The city now has two new garbage trucks which will allow automated pickup from Oak Harbors 3,665 residential customers. The labor savings has already taken effect. One employee who moved on wont be replaced. The modern garbage fleet also includes two commercial frontloader trucks and two recycle vehicles. Old back-load trucks which required a crew of two people are largely being retired. By the end of this year, the new system will be entirely in place.
The new trucks require new garbage containers. Out are the classic old residential garbage cans which were dragged across the driveway every pickup day. In their place are rollcart containers of various sizes, which the city supplies to customers and which the new front-loading trucks can easily grasp.
What I like most about the front-loader system and rollcarts is that you can put all the stuff you want in the can as long as the lid fits. Cheapskates such as myself like to climb into the garbage container each week and jump up and down vigorously, because the Garbage Compaction Dance (not to be confused with the Funky Chicken) saves us money. Some human-operated garbage systems have a weight limit, which makes the garbage dance pointless. No so in Oak Harbor.
Beware, however, of a new rollcart ordinance that takes effect next month. No more loose lids, because birds pick up the trash and drop it all over town. Keep your lid tightly sealed or watch the truck pass you by.
Oak Harbors 572 commercial garbage customers will soon be receiving new containers. Last week the first 16 of an order of 300 attractive commercial dumpsters arrived, each with its own locking lid and the requisite dont play on or around warning sign, which ruins a lot of potential fun for kids who are always looking for more recreational opportunities. Maybe some day we can build them a Dumpster Park.

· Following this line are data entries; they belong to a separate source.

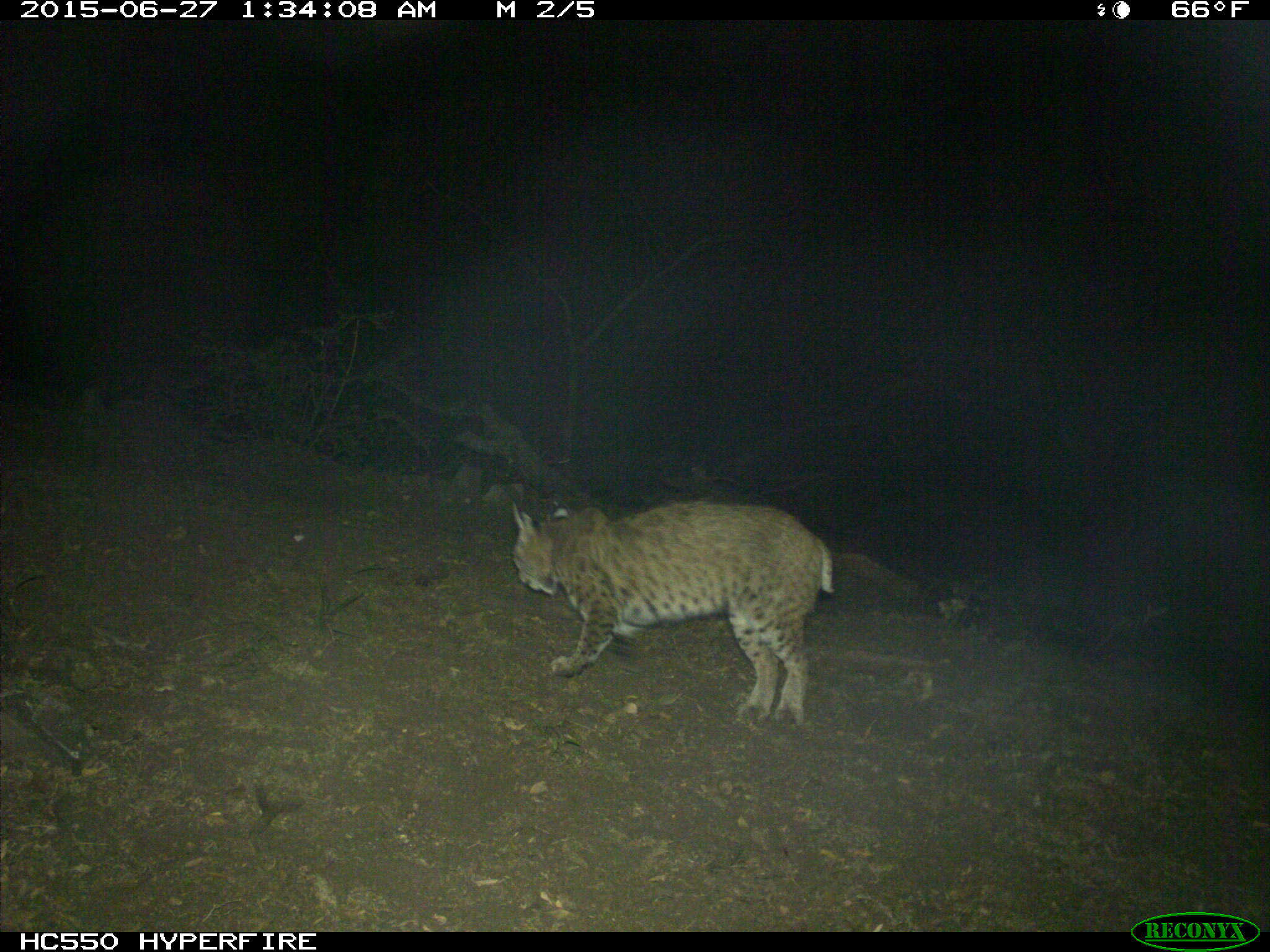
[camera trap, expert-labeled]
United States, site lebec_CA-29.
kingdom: Animalia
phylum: Chordata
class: Mammalia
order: Carnivora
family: Felidae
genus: Lynx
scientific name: Lynx rufus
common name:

Also new to Oak Harbor residents are pre-paid garbage bags, available soon at many leading stores. If your allotted can is overflowing, for $4.50 you can buy a blue garbage bag with the City of Oak Harbors logo printed on it. Simply fill it up and and leave it by the curb. If $4.50 seems like a lot, thats because your garbage is destined for the Beaver State. Yes, Oregon takes all our garbage, as about four-fifths of the state is useless, which is something they dont advertise on their tourist brochures.
Recycling is something the city would like to improve on. About 29 percent of the citys waste stream is recycled, while 50 percent is considered ideal. Theyre working on it.
New trucks, new containers, new pre-paid bags: Oak Harbors garbage system is state-of-the-art. Who would have thought there would be so much news in a visit to the garbage people?